The Security Council hammered out final details of the resolution in a closed session Monday evening. Several countries, among them France and Germany, had expressed concern that earlier drafts had not gone far enough in ensuring that Iraq's interim government will enjoy full sovereignty, including control over operations of foreign troops that will remain in the country for some time to come.
But as he emerged from Monday's session, German Ambassador Gunter Pleuger said he was satisfied with changes in the resolution that U.S. and British sponsors had offered.
"I think we have reached a stage where the resolution has a very good text. Of course in the end you have to find a compromise, but my feeling is we have found a compromise," he said.
French ambassador Jean-Marc de La Sabliere, who had voiced strong objection to earlier drafts, said he too was optimistic that a consensus could be achieved. "I think things are going in the right direction," he said.
One key to the compromise was an addition to the paragraph in the resolution that addresses the sovereignty issue. The sponsors had earlier attached a series of letters between U.S. and Iraqi officials that spell out the extent to which Iraqis will be able to control the activities of the multinational force.

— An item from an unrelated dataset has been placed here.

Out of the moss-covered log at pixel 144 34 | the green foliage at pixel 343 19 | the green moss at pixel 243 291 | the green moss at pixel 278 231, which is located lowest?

But the final version has added language that would, in the words of the resolution, "ensure full partnership between Iraqi forces and the MNF, through close coordination and consultation."
U.S. Ambassador John Negroponte came out of the negotiating session expressing confidence that the adjustments had won over the final holdouts among the council.
"Our position was that the letters speak for themselves. They express respect for sovereignty and indicate relations between the interim government and the MNF was one of partnership. A number of delegations thought some of the letters ought to be included, and this language represents an effort to take those concerns into account, they are a summary iteration of what those letters say," he said.
The new resolution also reaffirms the right of Iraqis to determine their own political future and exercise full control over their financial and natural resources.
Agreement on the text was reached after the council heard from U.N. Special envoy to Iraq Lakhdar Brahimi. The U.N. envoy said he was encouraged by news that Iraq's prime minister had reached agreement on dissolving some of the country's armed militias.
Mr. Brahimi also urged coalition authorities to act quickly to free all detainees at the Abu Ghraib prison unless it can be proven the detainees deserve to be held. He said Iraqis had been traumatized by pictures of prisoner mistreatment, and called on the coalition to give assurances such abuses would not happen again.